Sunday 5 March 2023

The "You do not need foreing keys" crowd

Can't help but notice a current trend advocating that foreing keys on database schemas are just a burden that you can do without. The last argument I read about it was along the lines of:

  • FKs are enabled on dev, testing and staging. Your automated test suites and your manual tests of your application in those environments and FKs help you catch data integrity problems.
  • Once you fix all problems, you just can deploy in production dropping all FKs, after all, you've taken care of all problems in the other environments, why you need FKs there? They just add overhead, don't they?

Ok, let's start admitting a basic truth: is strictly true that you can run your database without foreign keys. Yes, they add some performance overhead. Yes, they force you to do database operations in a certain order.

But beyond that, all these arguments are just showing lack of experience and ignorance. Let's see why.

For a start, anyone who thinks that all possible problems can be anticipated by means of testing in dev/staging environments is simply not experienced enough to have seen code bases with 100% test coverage and complete manual end user testing failing due to... unexpected reasons. Anyone that does not know that he/she "does not know what does not know" is simply lacking maturity and experience. Thinking that you can anticipate all possible error states, all possible system states is just hubris.

But that is just the beginning. Anyone who has watched a code base evolve under different hands and eyes knows that anything that is left as optional will, at some point in the development cycle, be ignored. Data integrity checks included.

And, anyone who has worked in anything more complex than a web shopping cart knows that parallelism is hard, concurrency is even harder, and locking is even harder than that, and these topics intersect between them. You just cannot easily roll your own transactional engine or your own locking mechanism. It takes a lot of work from a lot of talented people to create truly bullet proof database and transaction engines. Not saying that you cannot do it, but thinking that you will do better with your limited resources and experience in your project is really putting yourself very, very, high on the developer competence scale.

It is useful to compare these arguments with a topic that, while apparently unrelated, is an argument that has the exact same kind of flaws: strongly typed vs. loosely typed vs. untyped languages.

Yes, you can in theory create big and complex systems without using any data types. But the end result will be much more difficult to understand, harder to evolve and test, way more error prone and expensive in the long run than using a strongly typed language to do it.

Why is that? Because when using a strongly typed language, the compiler is acting a as first test bed for the validity of your assumptions about the shape of things that get passed around your code. Without that validation layer, you're simply more exposed to problems, introducing more chances of getting things wrong and forcing the reader of your code (including your future self) to deep dive into each and everything function call just to see what the callee is expecting to receive.

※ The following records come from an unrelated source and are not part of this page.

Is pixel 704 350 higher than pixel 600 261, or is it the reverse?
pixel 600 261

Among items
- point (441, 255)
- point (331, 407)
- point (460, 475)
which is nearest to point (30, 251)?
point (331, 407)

Time consuming and error prone, to say the least.

So, data types are like foreign keys: a device that is used to make your code more robust, consistent and changeable. You can do without them, but be prepared to pay a cost much higher than having to declare types and relationships has.

In summary, "you don't need foreign keys in production" is the terraplanism of software development. It only shows how much you don't know and how little real world experience you have. Don't embarass yourself.